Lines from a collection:
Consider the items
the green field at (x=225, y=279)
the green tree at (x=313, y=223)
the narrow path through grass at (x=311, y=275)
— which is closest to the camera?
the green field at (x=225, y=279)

▶ [WORK TO COMPLETE]:
Write out the lines above as a numbered list, skipping any blank lines.

▶ [WRITTEN ANSWER]:
1. Consider the items
2. the green field at (x=225, y=279)
3. the green tree at (x=313, y=223)
4. the narrow path through grass at (x=311, y=275)
5. — which is closest to the camera?
6. the green field at (x=225, y=279)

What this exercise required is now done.